Kim Muir and her team were back in Raleigh on Wednesday for a pair of power skating sessions at the Carolina Hurricanes Prospects Development Camp, and, of course, there were free hugs, too.
Muir has over 20 years of power skating instruction and has worked with the Hurricanes in both development camp and training camp, the Charlotte Checkers (AHL) and the Plymouth Whalers, among other teams and clients.
Many of the 27 prospects on the ice Wednesday were familiar with power skating, some having already skated with Muir.
“Josh [Wesley] skated with me all year long,” Muir said, crowning the Canes’ 2014 fourth-round draft pick her best defenseman. “He knows all my drills.”
Brendan Woods, who completed his first full professional season with Charlotte in 2013-14, worked with Muir on essentially a monthly basis.
“She put me on the spot a couple times today,” he said. “She’s great, and I love her to death. It really does help you, and you notice it in game situations.”

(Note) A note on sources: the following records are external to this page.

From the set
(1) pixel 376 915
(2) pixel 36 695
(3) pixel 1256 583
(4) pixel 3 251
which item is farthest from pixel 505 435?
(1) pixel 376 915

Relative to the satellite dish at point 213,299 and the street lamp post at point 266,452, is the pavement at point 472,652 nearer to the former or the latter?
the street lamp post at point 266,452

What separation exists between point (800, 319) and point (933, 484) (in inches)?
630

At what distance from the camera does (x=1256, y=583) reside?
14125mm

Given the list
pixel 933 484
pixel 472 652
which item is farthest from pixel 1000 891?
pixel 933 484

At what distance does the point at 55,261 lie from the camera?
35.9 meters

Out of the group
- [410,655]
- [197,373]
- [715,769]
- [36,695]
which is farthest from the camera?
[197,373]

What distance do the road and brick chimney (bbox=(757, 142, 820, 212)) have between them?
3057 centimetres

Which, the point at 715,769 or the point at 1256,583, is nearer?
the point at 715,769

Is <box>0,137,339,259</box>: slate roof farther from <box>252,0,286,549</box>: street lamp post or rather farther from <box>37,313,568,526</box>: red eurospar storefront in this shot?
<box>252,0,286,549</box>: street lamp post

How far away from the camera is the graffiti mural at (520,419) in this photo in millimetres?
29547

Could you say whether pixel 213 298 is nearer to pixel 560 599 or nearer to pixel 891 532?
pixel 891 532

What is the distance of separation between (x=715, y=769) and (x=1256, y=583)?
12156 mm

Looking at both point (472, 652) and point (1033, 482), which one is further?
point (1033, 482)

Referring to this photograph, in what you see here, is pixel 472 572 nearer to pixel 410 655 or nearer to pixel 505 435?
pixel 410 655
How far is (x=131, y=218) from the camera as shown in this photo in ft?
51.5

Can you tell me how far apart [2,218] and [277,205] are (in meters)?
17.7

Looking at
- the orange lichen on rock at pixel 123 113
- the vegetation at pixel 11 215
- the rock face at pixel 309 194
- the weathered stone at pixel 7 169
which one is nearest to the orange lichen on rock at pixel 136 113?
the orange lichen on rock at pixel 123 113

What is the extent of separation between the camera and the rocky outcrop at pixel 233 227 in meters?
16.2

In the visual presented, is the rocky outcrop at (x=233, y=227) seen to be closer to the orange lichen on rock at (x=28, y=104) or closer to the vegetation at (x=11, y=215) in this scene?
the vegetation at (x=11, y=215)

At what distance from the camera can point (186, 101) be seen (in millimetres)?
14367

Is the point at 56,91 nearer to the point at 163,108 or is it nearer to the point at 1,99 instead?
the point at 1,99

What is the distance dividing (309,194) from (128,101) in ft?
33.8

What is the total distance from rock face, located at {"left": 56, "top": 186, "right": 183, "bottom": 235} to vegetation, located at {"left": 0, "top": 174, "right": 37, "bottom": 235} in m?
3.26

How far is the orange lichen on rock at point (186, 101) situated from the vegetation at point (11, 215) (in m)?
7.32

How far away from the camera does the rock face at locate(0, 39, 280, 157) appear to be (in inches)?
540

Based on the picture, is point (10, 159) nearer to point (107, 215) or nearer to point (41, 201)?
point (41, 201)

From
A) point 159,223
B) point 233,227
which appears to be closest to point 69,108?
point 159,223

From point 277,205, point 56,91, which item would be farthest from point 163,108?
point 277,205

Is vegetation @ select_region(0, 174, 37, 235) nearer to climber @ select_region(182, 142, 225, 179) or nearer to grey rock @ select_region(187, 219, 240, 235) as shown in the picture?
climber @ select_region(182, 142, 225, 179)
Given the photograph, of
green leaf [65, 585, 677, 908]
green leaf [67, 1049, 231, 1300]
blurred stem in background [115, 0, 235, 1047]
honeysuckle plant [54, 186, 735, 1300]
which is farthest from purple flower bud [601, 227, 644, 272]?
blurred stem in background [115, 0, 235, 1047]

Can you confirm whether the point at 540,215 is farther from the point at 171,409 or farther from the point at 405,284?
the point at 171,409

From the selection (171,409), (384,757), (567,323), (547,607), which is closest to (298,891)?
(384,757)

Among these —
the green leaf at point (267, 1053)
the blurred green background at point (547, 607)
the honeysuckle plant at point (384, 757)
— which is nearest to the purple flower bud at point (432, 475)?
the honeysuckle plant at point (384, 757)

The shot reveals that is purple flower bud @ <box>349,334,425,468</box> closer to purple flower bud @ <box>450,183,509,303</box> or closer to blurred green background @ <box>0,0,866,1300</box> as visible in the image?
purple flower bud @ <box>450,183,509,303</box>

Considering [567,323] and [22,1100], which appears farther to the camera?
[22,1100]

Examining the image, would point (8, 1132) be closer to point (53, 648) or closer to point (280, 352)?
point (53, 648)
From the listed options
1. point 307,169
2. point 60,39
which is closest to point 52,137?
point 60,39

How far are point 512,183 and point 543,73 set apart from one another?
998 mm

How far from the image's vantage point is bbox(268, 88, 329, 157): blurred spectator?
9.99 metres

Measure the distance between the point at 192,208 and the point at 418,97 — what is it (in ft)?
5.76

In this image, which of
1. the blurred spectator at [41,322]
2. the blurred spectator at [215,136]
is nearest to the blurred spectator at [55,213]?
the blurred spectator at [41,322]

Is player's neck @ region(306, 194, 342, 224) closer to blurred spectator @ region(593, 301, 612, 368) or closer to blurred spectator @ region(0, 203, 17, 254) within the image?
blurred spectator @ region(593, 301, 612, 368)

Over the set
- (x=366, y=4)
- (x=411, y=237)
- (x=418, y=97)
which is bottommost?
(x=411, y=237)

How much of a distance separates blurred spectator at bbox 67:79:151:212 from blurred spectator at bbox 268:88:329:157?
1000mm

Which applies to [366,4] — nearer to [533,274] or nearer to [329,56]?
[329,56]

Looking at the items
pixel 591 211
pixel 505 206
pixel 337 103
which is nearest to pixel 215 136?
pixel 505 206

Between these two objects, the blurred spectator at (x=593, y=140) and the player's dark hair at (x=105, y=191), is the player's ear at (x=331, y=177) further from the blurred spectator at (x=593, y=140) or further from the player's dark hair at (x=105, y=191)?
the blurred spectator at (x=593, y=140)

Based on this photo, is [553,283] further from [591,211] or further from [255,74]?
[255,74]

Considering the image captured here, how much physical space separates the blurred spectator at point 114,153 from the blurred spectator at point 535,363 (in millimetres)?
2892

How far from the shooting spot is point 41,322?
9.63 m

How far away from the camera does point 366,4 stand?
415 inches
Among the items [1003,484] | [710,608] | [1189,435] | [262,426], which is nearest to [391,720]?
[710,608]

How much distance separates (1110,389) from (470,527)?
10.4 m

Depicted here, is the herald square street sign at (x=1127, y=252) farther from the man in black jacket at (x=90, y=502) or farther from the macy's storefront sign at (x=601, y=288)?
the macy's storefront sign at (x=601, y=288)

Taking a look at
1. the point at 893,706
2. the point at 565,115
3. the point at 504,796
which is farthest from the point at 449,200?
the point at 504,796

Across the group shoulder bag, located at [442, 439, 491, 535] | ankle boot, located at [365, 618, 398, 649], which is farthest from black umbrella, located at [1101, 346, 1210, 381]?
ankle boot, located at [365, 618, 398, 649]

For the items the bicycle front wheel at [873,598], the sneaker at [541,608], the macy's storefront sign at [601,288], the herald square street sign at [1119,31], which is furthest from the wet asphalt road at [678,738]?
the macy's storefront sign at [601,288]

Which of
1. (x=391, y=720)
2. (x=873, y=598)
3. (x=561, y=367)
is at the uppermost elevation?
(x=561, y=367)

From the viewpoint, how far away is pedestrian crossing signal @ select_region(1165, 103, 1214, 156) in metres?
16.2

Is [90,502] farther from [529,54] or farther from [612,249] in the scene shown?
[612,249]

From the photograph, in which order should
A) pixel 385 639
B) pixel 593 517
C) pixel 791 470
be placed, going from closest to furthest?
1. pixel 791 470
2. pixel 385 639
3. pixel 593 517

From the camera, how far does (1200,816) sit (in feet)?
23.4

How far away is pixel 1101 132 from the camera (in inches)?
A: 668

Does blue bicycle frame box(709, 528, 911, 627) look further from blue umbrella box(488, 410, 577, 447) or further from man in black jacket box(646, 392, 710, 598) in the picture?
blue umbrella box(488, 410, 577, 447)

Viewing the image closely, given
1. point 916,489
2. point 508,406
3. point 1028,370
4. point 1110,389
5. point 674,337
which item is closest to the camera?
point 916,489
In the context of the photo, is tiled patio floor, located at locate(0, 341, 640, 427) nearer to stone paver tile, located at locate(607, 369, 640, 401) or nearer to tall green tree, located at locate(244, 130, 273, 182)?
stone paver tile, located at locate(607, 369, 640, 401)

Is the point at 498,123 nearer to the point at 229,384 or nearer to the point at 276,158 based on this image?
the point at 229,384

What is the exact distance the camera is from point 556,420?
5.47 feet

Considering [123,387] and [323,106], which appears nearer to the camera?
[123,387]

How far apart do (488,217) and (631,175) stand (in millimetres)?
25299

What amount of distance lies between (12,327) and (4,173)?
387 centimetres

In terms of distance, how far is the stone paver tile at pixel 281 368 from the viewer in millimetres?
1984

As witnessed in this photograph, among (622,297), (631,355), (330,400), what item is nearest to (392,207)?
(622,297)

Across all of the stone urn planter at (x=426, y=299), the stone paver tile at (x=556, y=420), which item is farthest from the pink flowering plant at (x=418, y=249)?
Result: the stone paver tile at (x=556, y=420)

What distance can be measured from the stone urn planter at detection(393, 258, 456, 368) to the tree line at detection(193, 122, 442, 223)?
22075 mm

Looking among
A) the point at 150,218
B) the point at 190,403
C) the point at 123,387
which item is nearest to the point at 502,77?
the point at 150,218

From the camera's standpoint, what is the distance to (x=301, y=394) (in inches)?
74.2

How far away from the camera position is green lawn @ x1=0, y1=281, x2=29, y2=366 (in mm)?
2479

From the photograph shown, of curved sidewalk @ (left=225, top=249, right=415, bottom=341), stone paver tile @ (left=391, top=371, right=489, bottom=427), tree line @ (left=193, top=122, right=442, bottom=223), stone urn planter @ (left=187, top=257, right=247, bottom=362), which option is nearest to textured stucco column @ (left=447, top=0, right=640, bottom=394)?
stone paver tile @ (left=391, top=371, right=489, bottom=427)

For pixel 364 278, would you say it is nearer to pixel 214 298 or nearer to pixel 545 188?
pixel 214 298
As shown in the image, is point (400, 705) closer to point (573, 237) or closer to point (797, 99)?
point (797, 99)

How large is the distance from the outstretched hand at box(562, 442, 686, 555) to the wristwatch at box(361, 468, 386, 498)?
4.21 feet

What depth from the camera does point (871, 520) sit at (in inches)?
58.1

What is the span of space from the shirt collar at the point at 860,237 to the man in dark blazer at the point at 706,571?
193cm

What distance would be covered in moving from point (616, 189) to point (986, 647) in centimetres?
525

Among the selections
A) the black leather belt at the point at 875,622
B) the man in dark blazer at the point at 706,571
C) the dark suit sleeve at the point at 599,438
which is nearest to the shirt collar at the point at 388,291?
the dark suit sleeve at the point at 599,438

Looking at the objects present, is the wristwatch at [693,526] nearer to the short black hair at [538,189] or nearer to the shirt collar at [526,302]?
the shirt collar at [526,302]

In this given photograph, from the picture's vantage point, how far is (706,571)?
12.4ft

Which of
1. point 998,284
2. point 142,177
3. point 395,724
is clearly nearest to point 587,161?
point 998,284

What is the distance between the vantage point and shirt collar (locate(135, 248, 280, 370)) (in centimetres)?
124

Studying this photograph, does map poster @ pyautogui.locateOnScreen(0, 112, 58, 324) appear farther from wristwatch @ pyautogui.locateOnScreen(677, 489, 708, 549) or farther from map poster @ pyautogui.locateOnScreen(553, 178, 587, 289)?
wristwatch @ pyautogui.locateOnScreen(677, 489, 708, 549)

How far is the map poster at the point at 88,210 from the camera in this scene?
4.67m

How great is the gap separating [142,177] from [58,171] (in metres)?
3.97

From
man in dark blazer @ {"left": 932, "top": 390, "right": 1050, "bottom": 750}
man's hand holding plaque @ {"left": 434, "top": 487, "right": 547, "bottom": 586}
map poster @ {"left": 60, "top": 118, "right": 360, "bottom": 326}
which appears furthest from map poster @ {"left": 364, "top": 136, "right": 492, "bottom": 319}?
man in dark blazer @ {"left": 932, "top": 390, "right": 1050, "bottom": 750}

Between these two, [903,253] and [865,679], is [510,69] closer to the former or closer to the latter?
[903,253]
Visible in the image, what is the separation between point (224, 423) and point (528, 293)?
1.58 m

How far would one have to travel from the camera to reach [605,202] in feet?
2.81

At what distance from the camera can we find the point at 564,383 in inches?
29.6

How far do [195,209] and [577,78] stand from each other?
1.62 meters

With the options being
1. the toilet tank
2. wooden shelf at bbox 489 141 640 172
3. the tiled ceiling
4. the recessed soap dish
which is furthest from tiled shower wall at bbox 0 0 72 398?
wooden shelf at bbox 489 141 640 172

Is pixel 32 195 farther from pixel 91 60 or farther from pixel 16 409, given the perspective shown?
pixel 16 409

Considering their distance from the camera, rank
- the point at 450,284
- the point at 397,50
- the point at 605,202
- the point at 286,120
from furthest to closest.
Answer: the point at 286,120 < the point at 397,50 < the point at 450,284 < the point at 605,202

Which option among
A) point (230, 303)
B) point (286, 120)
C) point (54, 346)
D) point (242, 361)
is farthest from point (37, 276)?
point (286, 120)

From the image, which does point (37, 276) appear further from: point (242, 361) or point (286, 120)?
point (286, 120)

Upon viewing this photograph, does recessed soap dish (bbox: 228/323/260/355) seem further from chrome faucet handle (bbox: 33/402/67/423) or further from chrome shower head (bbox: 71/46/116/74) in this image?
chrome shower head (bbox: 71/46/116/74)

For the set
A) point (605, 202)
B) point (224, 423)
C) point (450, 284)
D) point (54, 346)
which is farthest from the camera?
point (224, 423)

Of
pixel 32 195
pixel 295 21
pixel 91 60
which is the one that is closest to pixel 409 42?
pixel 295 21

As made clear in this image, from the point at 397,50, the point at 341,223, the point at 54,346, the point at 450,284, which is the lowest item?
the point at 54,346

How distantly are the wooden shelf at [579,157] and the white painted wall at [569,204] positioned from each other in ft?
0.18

Muir, who comes from a hockey-playing family in Detroit, designs her instruction with purpose in mind.
“At the highest level, to teach basic forward skating or backward skating or stopping and starting, that’s not what they’re doing in the game,” she said. “There’s a lot of creativity. Body positioning and puck control, it all goes together. It’s not just skating. Hopefully when I’m out there, they see that it’s purposeful for the game, for their position.”
Though power skating – like anything – is more impactful the earlier in life it is practiced, it can still become significant in development through recurrence.
“Obviously, the younger you start anything, the better you’re going to be. But it’s never too late, as long as you want it,” she said. “But you can’t do it once a month; it has to be pretty consistent, at least twice a week. The progression of any drill or anything that you’re doing, you start off basic and keep adding on and building through repetition.”
Goaltender Logan Halladay is not unfamiliar to power skating, something he’s integrated with his development and training for years.
“I’ve actually been doing it for a while. That was one of the big things developing us when we were growing up,” he said. “We had an awesome coach who put a huge emphasis on the power skating, not only for the players but for the goalies as well. It’s something we didn’t like too much as kids, but I can look back and say that I’m extremely glad that I did it. It’s helped me tremendously.”
His experience was evident. Even in his full gear, he remained quite nimble.
“We just have to try to make with what we have and hang with the players,” he said. “We try to have fun with it and focus on getting better.”
Defenseman Haydn Fleury also regularly works through power skating drills during the offseason.
“I do it quite a bit during the summertime,” he said. “It’s been something I’ve really had to work on in the last couple of years, so now it just comes easy. But you still challenge yourself with the things you can do out there.”
Muir, as is her tradition, ended each session on Wednesday evening with hugs.
“[Hugs] are free, right? When you make a connection with someone, that’s what it’s all about,” Muir said last summer. “If that’s what connects you and you make them feel good, then you had a great day.”